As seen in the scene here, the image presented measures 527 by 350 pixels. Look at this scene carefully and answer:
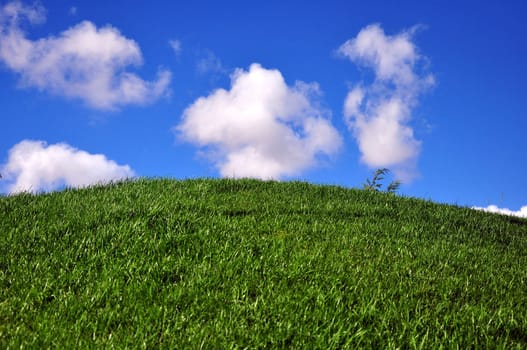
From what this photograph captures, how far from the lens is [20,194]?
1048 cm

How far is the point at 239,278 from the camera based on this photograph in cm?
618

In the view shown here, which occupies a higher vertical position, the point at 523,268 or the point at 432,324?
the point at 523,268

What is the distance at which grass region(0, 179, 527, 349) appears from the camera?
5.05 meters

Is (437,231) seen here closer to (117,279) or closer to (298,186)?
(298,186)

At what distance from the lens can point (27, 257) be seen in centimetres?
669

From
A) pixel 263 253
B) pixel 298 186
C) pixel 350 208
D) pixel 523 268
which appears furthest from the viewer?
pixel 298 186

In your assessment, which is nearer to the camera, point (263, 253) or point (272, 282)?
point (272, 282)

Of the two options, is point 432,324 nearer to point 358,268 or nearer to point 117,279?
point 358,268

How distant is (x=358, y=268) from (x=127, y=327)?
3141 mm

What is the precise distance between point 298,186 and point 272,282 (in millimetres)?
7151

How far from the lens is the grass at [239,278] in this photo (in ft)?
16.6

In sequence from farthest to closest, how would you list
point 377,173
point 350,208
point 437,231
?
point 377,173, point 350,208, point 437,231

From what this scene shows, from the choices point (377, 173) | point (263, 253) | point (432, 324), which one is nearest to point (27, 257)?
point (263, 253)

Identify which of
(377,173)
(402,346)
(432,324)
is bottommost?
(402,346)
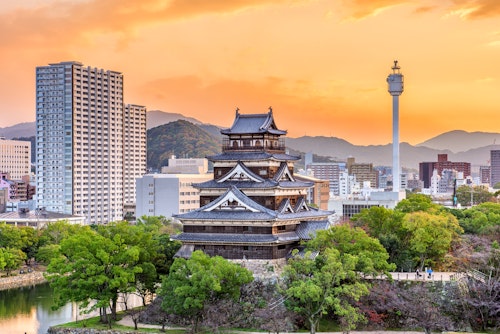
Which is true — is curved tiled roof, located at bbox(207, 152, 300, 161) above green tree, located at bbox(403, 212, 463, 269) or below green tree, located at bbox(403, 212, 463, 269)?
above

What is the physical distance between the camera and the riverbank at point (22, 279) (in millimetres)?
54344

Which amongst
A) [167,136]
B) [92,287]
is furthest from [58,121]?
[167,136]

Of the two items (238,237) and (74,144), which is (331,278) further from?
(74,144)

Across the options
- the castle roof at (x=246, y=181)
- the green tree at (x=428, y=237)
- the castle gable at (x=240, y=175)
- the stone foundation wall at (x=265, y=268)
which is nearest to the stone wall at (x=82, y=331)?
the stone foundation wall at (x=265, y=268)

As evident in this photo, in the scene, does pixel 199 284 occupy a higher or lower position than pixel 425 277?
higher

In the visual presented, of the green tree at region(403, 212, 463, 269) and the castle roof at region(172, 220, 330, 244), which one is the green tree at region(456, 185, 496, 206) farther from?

• • • •

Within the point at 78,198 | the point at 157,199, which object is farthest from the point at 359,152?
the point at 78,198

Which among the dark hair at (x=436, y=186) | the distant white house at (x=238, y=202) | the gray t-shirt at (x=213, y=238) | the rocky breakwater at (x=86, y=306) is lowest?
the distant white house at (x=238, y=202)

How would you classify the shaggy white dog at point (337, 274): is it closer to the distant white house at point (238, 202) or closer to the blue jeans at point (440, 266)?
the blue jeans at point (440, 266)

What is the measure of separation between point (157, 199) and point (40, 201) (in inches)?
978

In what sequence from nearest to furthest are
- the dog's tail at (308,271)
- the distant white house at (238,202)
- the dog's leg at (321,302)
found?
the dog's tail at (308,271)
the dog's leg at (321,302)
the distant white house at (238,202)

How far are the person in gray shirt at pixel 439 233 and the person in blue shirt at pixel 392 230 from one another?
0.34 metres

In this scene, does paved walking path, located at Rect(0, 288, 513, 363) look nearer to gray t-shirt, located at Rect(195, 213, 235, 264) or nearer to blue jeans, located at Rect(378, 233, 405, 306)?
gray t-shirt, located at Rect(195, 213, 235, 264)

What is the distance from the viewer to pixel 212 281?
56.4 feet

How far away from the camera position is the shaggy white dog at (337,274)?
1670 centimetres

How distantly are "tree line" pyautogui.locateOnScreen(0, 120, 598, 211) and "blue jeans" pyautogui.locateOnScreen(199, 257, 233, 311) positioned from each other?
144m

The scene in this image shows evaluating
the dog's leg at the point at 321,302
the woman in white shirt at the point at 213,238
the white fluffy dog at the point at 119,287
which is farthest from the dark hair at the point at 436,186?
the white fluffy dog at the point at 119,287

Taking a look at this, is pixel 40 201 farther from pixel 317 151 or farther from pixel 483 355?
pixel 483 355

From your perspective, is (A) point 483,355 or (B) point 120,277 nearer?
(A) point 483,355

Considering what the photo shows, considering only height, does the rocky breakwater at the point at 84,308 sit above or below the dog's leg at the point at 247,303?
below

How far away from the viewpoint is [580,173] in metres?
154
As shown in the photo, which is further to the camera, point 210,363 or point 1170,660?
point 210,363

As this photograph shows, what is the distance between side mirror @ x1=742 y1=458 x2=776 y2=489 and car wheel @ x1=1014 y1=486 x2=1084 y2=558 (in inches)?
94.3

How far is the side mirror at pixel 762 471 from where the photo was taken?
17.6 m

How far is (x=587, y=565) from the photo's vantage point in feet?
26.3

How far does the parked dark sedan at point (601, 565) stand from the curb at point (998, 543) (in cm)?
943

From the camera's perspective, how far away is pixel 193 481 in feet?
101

• • • •

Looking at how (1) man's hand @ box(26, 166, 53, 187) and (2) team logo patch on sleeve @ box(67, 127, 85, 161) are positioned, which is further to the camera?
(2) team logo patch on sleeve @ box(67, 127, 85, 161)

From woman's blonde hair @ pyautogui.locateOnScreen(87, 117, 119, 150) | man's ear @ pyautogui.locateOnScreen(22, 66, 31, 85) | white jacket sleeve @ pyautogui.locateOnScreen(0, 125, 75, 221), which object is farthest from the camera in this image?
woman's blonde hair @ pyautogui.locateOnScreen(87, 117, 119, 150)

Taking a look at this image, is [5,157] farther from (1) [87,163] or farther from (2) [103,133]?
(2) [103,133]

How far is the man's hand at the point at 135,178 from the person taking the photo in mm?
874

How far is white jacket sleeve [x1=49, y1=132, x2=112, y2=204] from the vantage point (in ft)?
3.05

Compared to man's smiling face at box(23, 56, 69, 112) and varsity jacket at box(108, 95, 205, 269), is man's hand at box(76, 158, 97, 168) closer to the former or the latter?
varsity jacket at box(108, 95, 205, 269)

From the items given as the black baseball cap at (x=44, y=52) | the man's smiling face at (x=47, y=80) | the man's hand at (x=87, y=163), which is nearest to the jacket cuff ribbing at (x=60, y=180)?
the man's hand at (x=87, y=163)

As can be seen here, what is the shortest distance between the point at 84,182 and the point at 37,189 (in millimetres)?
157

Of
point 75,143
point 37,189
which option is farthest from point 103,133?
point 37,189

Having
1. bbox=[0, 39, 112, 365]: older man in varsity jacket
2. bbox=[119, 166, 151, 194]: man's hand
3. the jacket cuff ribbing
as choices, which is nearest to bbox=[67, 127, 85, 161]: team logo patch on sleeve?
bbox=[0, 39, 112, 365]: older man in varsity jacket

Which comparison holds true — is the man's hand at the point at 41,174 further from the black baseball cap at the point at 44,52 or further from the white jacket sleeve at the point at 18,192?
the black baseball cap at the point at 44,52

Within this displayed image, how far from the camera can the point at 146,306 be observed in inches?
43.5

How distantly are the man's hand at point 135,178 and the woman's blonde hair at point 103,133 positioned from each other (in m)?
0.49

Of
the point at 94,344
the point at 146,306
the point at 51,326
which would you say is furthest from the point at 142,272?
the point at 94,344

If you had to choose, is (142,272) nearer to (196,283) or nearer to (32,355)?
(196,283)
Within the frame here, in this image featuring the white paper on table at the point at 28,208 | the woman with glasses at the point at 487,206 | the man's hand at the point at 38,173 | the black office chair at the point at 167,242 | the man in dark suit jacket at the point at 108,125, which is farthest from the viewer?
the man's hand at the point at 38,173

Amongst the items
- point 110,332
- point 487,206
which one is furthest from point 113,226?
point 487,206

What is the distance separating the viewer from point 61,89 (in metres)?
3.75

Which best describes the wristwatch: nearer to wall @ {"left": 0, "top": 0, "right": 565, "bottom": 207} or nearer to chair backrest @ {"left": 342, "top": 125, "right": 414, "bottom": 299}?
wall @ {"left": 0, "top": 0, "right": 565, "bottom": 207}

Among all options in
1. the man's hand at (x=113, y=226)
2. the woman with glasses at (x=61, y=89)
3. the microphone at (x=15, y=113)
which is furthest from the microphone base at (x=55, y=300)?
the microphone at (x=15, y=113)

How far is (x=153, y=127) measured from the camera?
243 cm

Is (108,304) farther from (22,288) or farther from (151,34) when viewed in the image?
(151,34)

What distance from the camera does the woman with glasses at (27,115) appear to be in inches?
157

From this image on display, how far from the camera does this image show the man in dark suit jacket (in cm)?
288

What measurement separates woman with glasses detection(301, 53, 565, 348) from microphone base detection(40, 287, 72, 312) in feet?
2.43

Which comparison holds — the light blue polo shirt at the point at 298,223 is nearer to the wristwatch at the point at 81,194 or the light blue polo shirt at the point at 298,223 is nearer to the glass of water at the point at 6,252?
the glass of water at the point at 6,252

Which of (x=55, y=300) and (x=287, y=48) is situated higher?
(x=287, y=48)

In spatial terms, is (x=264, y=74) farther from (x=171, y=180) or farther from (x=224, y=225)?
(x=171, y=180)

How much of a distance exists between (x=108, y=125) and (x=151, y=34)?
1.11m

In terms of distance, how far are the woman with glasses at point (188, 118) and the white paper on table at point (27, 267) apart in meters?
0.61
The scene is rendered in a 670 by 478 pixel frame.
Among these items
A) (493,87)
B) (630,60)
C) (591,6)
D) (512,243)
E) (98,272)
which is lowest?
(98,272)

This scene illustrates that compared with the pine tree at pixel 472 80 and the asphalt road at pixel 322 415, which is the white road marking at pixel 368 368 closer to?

• • • •

STATED PROBLEM. Arrange the material as a Markdown table with the columns Row and Line, starting at the line containing "In terms of" and ending at the line containing "This scene illustrates", and leave out blank lines.

RESPONSE TO THIS TASK.
| Row | Line |
|---|---|
| 1 | In terms of distance, how far are the woman with glasses at point (188, 118) and the white paper on table at point (27, 267) apart in meters? |
| 2 | 0.61 |
| 3 | The scene is rendered in a 670 by 478 pixel frame. |
| 4 | Among these items |
| 5 | A) (493,87) |
| 6 | B) (630,60) |
| 7 | C) (591,6) |
| 8 | D) (512,243) |
| 9 | E) (98,272) |
| 10 | which is lowest? |
| 11 | (98,272) |
| 12 | This scene illustrates that compared with the pine tree at pixel 472 80 and the asphalt road at pixel 322 415, which is the white road marking at pixel 368 368 closer to? |